There were more than 300 jobs available through the event, which was organized by Calgary Economic Development and Tech West Collective, a group of local technology companies that aims to raise awareness of the city’s burgeoning tech scene. Among the companies hiring were larger organizations like Benevity and Shareworks by Morgan Stanley (formerly Solium) as well as smaller startups like Virtual Gurus and ZeroKey.
The companies were seeking to fill a wide range of roles, from tech-specific positions like data scientist and software developer to sales and marketing positions that could suit job-seekers transferring from other industries.
“It’s across the board, it’s all kinds of roles. All these companies have a numerous amount of positions open,” said Brad Parry, vice-president of marketing and communications for Calgary Economic Development. “The response has been overwhelming. We had over 1,200 registrants for the event itself.”

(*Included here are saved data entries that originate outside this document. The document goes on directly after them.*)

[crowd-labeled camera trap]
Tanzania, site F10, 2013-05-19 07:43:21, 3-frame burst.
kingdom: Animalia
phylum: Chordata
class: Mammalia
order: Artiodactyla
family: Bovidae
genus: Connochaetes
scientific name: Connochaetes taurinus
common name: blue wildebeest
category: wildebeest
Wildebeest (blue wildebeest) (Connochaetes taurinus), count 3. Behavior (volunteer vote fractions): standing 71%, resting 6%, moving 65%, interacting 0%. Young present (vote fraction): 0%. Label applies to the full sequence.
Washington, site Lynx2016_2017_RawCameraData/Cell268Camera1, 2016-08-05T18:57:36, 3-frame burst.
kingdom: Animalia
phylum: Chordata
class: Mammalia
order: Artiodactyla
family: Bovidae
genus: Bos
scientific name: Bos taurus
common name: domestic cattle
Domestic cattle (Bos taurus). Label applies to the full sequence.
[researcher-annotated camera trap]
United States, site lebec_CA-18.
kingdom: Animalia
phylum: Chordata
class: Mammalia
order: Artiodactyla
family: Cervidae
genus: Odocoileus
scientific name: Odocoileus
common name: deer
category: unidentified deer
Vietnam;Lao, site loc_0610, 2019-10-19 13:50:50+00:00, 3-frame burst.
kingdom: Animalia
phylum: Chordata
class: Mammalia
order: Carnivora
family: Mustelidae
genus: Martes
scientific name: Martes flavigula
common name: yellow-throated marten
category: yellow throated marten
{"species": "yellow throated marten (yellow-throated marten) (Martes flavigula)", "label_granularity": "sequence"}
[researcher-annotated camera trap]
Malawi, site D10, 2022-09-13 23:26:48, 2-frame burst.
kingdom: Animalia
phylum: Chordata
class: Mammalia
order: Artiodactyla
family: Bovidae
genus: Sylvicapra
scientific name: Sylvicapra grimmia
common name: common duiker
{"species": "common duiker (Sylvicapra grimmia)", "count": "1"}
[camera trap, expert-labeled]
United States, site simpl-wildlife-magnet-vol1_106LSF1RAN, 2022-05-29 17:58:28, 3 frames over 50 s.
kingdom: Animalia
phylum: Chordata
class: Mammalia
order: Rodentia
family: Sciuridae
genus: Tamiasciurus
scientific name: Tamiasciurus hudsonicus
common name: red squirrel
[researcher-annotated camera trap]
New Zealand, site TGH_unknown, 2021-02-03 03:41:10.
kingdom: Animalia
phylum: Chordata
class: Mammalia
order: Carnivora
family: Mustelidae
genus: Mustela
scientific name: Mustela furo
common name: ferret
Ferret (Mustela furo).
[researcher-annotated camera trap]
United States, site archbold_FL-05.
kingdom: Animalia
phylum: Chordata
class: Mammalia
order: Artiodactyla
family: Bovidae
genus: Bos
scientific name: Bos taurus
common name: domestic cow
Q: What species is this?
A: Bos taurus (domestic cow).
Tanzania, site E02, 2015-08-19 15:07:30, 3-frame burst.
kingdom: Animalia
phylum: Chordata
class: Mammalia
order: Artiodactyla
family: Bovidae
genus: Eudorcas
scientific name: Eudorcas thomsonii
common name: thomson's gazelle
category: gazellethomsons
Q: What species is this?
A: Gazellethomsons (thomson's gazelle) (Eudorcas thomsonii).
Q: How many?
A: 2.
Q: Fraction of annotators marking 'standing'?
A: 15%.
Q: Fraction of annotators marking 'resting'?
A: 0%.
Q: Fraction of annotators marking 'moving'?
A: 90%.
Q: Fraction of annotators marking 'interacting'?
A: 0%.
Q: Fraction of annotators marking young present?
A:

Calgary is currently home to 435 technology companies, three-quarters of which are startups. According to Calgary Economic Development, there are more than 2,000 open tech jobs in the city right now, and recruiting and hiring talent remains one of the sector’s highest priorities.
“We have 20 to 30 open positions today, but we’re planning to hire 150 by the end of the year. And we’re planning to hire an additional 200 to 300 next year,” said Hanif Joshaghani, co-founder and CEO of Calgary-based Symend, a software company whose platform engages with “at-risk” or delinquent customers on behalf of large corporations.
Joshaghani, who said his company has just signed a lease for 75,000 square feet of commercial real estate in downtown Calgary, added that Symend had only 14 employees a year and a half ago.
“We’re moving really, really fast,” he said. “Hiring for us is an evergreen process at this point.”
Both Calgary Economic Development and the provincial government have identified technology as a key sector that could help the local economy emerge from the COVID-19 crisis and the oil price crash.
Lucas Scheer, managing director of AltaML — an applied artificial intelligence and machine learning product company that was founded in Edmonton and now has a secondary office in downtown Calgary — said his company is planning to expand significantly in Calgary over the course of next year.
“We have 15 employees here now and we will definitely be at least 60 by April 1. It’s realistic that we’ll be between 60 and 90 come the spring,” Scheer said. “We have a solid demand for machine learning and AI developers, software developers, business analysts, project managers … really across the board.”
AltaML is also planning to create up to 240 data science internships over the next three years, a project that will be supported by a grant of up to $3.5 million from the City of Calgary’s Opportunity Calgary Investment Fund.
Tuesday’s hiring fair was the second major recruitment event hosted by Tech West Collective. The organization’s first hiring fair was held last November at the Sheraton Eau Claire and attracted more than 1,000 people.